→ STATED PROBLEM: Set down the records once more, please, exactly and with the pictures left out.

..........

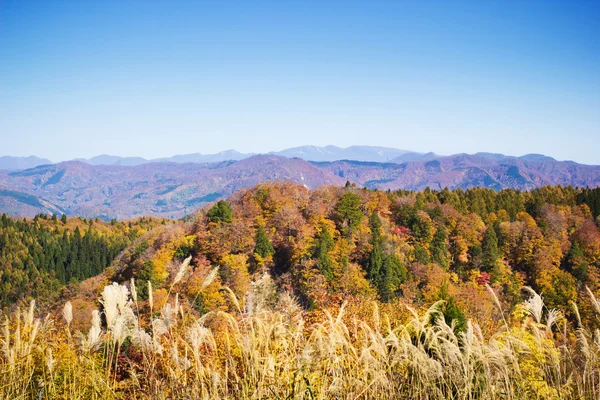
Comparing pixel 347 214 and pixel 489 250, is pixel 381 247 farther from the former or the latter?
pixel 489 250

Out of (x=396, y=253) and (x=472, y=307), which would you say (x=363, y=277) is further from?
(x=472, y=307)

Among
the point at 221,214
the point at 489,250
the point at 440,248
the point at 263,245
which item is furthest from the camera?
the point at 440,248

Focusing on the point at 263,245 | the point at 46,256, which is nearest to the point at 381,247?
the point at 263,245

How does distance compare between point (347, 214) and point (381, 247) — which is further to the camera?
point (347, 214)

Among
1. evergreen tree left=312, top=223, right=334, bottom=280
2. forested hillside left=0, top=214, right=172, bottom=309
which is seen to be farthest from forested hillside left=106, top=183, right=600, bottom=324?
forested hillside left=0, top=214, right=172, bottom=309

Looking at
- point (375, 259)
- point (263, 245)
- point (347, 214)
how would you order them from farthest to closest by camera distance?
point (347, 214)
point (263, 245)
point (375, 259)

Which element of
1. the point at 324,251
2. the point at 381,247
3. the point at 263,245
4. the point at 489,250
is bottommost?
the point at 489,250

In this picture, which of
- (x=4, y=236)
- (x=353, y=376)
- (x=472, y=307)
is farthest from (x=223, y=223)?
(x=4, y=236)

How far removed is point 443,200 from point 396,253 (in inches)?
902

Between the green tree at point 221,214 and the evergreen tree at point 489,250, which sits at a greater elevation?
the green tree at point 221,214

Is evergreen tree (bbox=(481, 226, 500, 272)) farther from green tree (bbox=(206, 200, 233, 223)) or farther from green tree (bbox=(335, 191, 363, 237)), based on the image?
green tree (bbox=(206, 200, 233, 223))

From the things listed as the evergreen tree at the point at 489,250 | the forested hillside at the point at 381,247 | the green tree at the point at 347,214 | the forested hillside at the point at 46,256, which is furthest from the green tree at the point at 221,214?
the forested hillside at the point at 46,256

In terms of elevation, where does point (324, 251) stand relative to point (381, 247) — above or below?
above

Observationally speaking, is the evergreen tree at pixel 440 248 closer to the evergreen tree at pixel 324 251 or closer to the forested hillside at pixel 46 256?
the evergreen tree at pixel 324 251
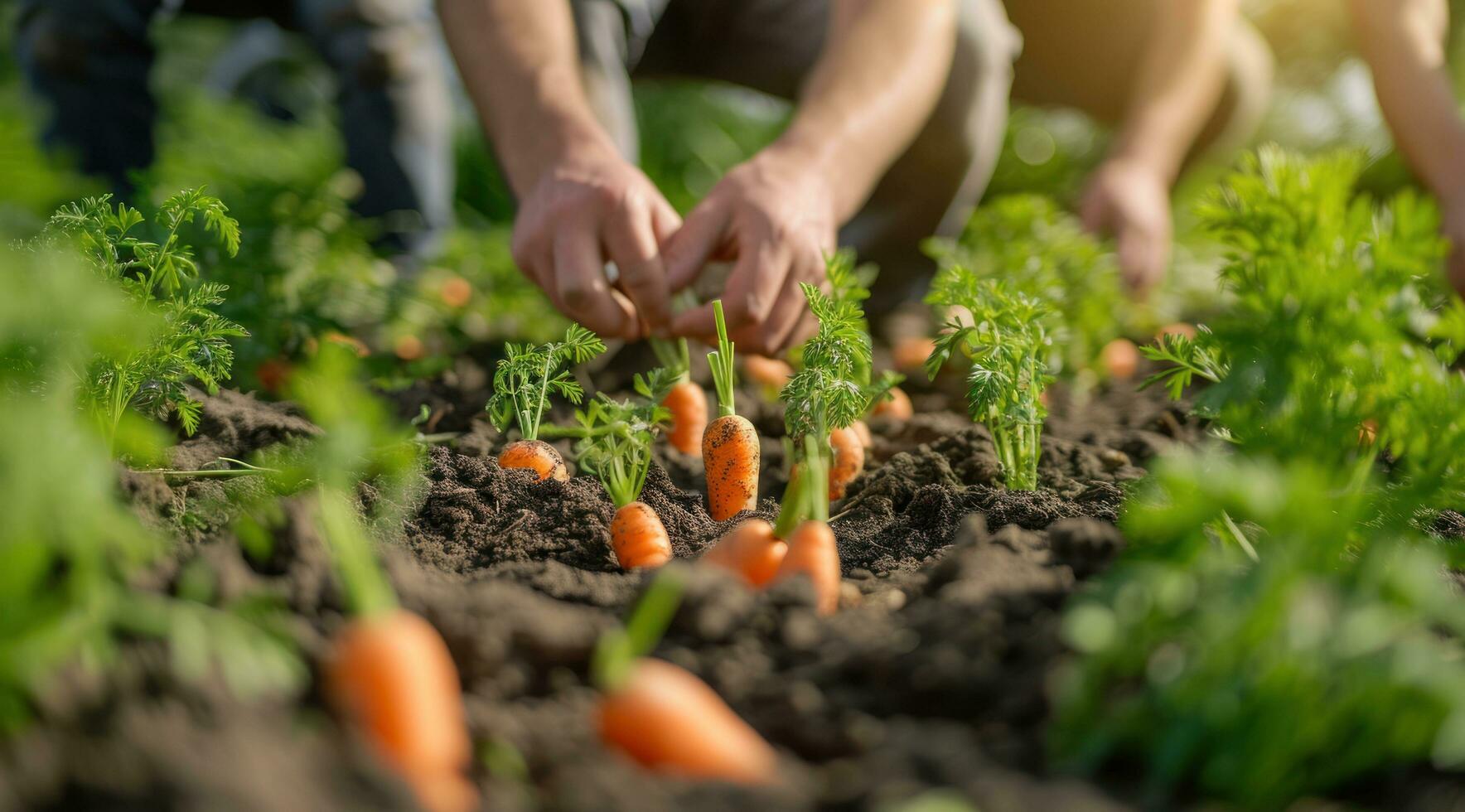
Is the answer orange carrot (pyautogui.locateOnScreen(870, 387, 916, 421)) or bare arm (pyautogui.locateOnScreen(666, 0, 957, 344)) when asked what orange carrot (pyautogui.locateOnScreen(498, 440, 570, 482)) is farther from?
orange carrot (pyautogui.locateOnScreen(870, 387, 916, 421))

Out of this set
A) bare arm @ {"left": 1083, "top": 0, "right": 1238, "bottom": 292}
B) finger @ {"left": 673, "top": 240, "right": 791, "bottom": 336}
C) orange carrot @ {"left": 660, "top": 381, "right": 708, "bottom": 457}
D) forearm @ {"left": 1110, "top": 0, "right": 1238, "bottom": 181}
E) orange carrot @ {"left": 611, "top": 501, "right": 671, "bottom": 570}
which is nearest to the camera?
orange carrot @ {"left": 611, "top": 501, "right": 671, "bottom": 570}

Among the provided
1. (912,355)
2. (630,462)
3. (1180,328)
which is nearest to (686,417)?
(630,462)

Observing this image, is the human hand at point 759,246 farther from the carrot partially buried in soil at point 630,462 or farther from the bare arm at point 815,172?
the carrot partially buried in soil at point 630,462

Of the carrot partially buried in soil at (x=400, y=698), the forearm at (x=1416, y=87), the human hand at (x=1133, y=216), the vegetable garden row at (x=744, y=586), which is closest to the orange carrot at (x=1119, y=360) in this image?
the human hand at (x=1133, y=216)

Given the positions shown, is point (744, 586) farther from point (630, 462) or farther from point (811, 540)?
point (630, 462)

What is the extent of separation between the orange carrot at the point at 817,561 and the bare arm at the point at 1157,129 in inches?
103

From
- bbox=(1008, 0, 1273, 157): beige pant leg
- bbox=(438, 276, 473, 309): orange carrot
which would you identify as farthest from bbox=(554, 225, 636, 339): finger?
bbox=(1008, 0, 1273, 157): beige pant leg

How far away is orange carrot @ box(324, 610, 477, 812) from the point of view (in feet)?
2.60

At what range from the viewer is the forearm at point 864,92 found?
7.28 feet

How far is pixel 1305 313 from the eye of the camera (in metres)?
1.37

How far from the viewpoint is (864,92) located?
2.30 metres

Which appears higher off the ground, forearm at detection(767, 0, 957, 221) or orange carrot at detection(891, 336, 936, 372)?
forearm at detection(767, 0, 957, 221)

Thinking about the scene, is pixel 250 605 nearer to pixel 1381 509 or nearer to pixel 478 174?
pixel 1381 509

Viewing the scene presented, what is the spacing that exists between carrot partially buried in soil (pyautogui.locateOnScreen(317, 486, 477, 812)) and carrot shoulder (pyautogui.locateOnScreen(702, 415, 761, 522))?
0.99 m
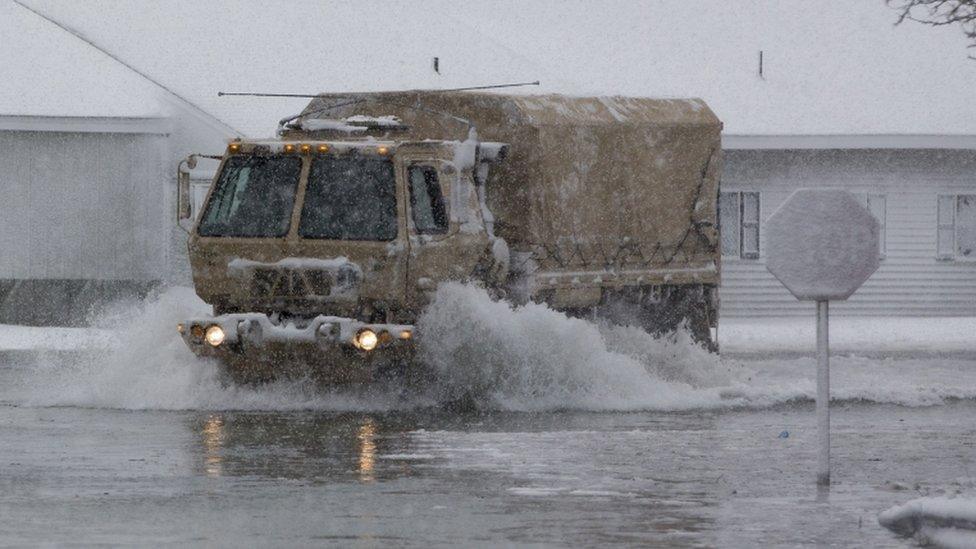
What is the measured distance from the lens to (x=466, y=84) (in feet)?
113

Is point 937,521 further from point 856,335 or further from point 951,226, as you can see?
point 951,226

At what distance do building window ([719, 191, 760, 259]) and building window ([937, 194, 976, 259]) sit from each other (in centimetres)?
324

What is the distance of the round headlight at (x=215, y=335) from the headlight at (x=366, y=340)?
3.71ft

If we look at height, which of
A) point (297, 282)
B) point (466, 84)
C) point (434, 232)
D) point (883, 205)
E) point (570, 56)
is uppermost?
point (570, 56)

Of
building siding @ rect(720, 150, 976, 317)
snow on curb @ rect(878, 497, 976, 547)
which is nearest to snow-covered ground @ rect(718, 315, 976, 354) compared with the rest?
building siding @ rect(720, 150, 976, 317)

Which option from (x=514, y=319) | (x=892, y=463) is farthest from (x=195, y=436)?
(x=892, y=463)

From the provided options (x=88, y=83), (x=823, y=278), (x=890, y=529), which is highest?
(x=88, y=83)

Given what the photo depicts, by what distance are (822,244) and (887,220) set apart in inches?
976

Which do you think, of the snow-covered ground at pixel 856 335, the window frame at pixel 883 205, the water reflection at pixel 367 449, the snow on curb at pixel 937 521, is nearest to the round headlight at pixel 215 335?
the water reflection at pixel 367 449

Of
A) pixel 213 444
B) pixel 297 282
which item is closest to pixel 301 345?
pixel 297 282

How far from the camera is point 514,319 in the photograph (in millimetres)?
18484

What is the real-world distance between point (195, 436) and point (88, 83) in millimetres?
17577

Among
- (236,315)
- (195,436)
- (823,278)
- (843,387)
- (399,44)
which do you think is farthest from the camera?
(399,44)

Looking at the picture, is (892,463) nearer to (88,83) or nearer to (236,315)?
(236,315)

..........

→ RESPONSE BELOW:
Comparing pixel 347 214 and pixel 489 250, is pixel 381 247 farther from the former or the latter?
pixel 489 250

Out of (x=396, y=253) and (x=472, y=307), which would you say (x=363, y=277) is further from?
(x=472, y=307)

Among
the point at 221,214
the point at 489,250
the point at 440,248
the point at 263,245
which item is furthest from the camera?
the point at 440,248

Focusing on the point at 263,245 | the point at 46,256, which is nearest to the point at 381,247?
the point at 263,245

How does distance compare between point (347, 214) and point (381, 247) — which is further to the camera?
point (347, 214)

Among
1. evergreen tree left=312, top=223, right=334, bottom=280
2. forested hillside left=0, top=214, right=172, bottom=309
which is seen to be farthest from forested hillside left=106, top=183, right=600, bottom=324?
forested hillside left=0, top=214, right=172, bottom=309

Looking at
- point (375, 259)
- point (263, 245)
- point (347, 214)
how would you order them from farthest to closest by camera distance?
point (347, 214)
point (263, 245)
point (375, 259)

Which element of
1. the point at 324,251
2. the point at 381,247
3. the point at 263,245
4. the point at 489,250
is bottommost?
the point at 489,250

In this picture, which of
- (x=4, y=236)
- (x=353, y=376)
- (x=472, y=307)
is farthest from (x=223, y=223)?
(x=4, y=236)

How far removed is point 443,200 from point 396,253 (in inches)?
902

Between the green tree at point 221,214 and the evergreen tree at point 489,250, which sits at a greater elevation?
the green tree at point 221,214

Is evergreen tree (bbox=(481, 226, 500, 272)) farther from green tree (bbox=(206, 200, 233, 223)) or farther from green tree (bbox=(335, 191, 363, 237)), based on the image?
green tree (bbox=(206, 200, 233, 223))

From the things listed as the evergreen tree at the point at 489,250 | the forested hillside at the point at 381,247 | the green tree at the point at 347,214 | the forested hillside at the point at 46,256, which is furthest from the green tree at the point at 221,214?
the forested hillside at the point at 46,256

In terms of elevation, where does point (324, 251) stand relative to point (381, 247) — above or below?
above

Observationally speaking, is the evergreen tree at pixel 440 248 closer to the evergreen tree at pixel 324 251 or closer to the forested hillside at pixel 46 256?
the evergreen tree at pixel 324 251
Is the answer orange carrot (pyautogui.locateOnScreen(870, 387, 916, 421)) or bare arm (pyautogui.locateOnScreen(666, 0, 957, 344)) when asked what orange carrot (pyautogui.locateOnScreen(498, 440, 570, 482)) is farther from?
orange carrot (pyautogui.locateOnScreen(870, 387, 916, 421))

Out of this set
A) bare arm @ {"left": 1083, "top": 0, "right": 1238, "bottom": 292}
B) finger @ {"left": 673, "top": 240, "right": 791, "bottom": 336}
C) orange carrot @ {"left": 660, "top": 381, "right": 708, "bottom": 457}
D) forearm @ {"left": 1110, "top": 0, "right": 1238, "bottom": 181}
E) orange carrot @ {"left": 611, "top": 501, "right": 671, "bottom": 570}
which is nearest to the camera?
orange carrot @ {"left": 611, "top": 501, "right": 671, "bottom": 570}

Among the provided
1. (912,355)
2. (630,462)
3. (1180,328)
which is nearest to (686,417)?
(630,462)

Observing this image, is the human hand at point 759,246 farther from the carrot partially buried in soil at point 630,462 or farther from the bare arm at point 815,172?
the carrot partially buried in soil at point 630,462

Of the carrot partially buried in soil at (x=400, y=698), the forearm at (x=1416, y=87), the human hand at (x=1133, y=216), the vegetable garden row at (x=744, y=586), which is closest to the orange carrot at (x=1119, y=360) in this image?
the human hand at (x=1133, y=216)

Given the positions shown, is point (744, 586) farther from point (630, 462) or farther from point (811, 540)?
point (630, 462)

What is the extent of separation between the orange carrot at the point at 817,561 and the bare arm at the point at 1157,129 in inches?
103

From
- bbox=(1008, 0, 1273, 157): beige pant leg
- bbox=(438, 276, 473, 309): orange carrot
which would you identify as farthest from bbox=(554, 225, 636, 339): finger?
bbox=(1008, 0, 1273, 157): beige pant leg

How far away is orange carrot @ box(324, 610, 477, 812) from the point of view (in feet)?
2.60

At what range from the viewer is the forearm at point 864,92 found?
7.28 feet

How far is pixel 1305 313 from the eye of the camera (in metres)?
1.37

How far from the viewpoint is (864,92) located?
2.30 metres

Which appears higher off the ground, forearm at detection(767, 0, 957, 221) or orange carrot at detection(891, 336, 936, 372)?
forearm at detection(767, 0, 957, 221)

Thinking about the scene, is pixel 250 605 nearer to pixel 1381 509 or nearer to pixel 478 174?
pixel 1381 509

Viewing the scene presented, what is the spacing that exists between carrot partially buried in soil (pyautogui.locateOnScreen(317, 486, 477, 812)) and carrot shoulder (pyautogui.locateOnScreen(702, 415, 761, 522))?
0.99 m
What is the measured distance from the lens to (x=466, y=84) (in feet)?
113

Is point 937,521 further from point 856,335 or further from point 951,226, as you can see?
point 951,226

At what distance do building window ([719, 191, 760, 259]) and building window ([937, 194, 976, 259]) sit from each other (in centimetres)?
324

What is the distance of the round headlight at (x=215, y=335) from the headlight at (x=366, y=340)?
3.71ft

If we look at height, which of
A) point (297, 282)
B) point (466, 84)
C) point (434, 232)
D) point (883, 205)
E) point (570, 56)
is uppermost?
point (570, 56)

Of
building siding @ rect(720, 150, 976, 317)
snow on curb @ rect(878, 497, 976, 547)
which is nearest to snow-covered ground @ rect(718, 315, 976, 354) compared with the rest?
building siding @ rect(720, 150, 976, 317)

Which option from (x=514, y=319) | (x=892, y=463) is farthest from (x=195, y=436)?
(x=892, y=463)

From the provided options (x=88, y=83), (x=823, y=278), (x=890, y=529), which is highest?
(x=88, y=83)

Given what the photo depicts, by what distance are (822,244) and (887,220) set apart in inches?
976

Which do you think, of the snow-covered ground at pixel 856 335, the window frame at pixel 883 205, the water reflection at pixel 367 449, the snow on curb at pixel 937 521, is nearest to the round headlight at pixel 215 335?
the water reflection at pixel 367 449

Of
A) pixel 213 444
B) pixel 297 282
which item is closest to pixel 301 345?
pixel 297 282

How far from the camera is point 514,319 in the photograph (in millimetres)?
18484

What is the real-world distance between point (195, 436) and point (88, 83) in millimetres?
17577

Among
- (236,315)
- (195,436)
- (823,278)
- (843,387)
- (399,44)
which do you think is farthest from the camera?
(399,44)

Looking at the picture, is (892,463) nearer to (88,83) or nearer to (236,315)?
(236,315)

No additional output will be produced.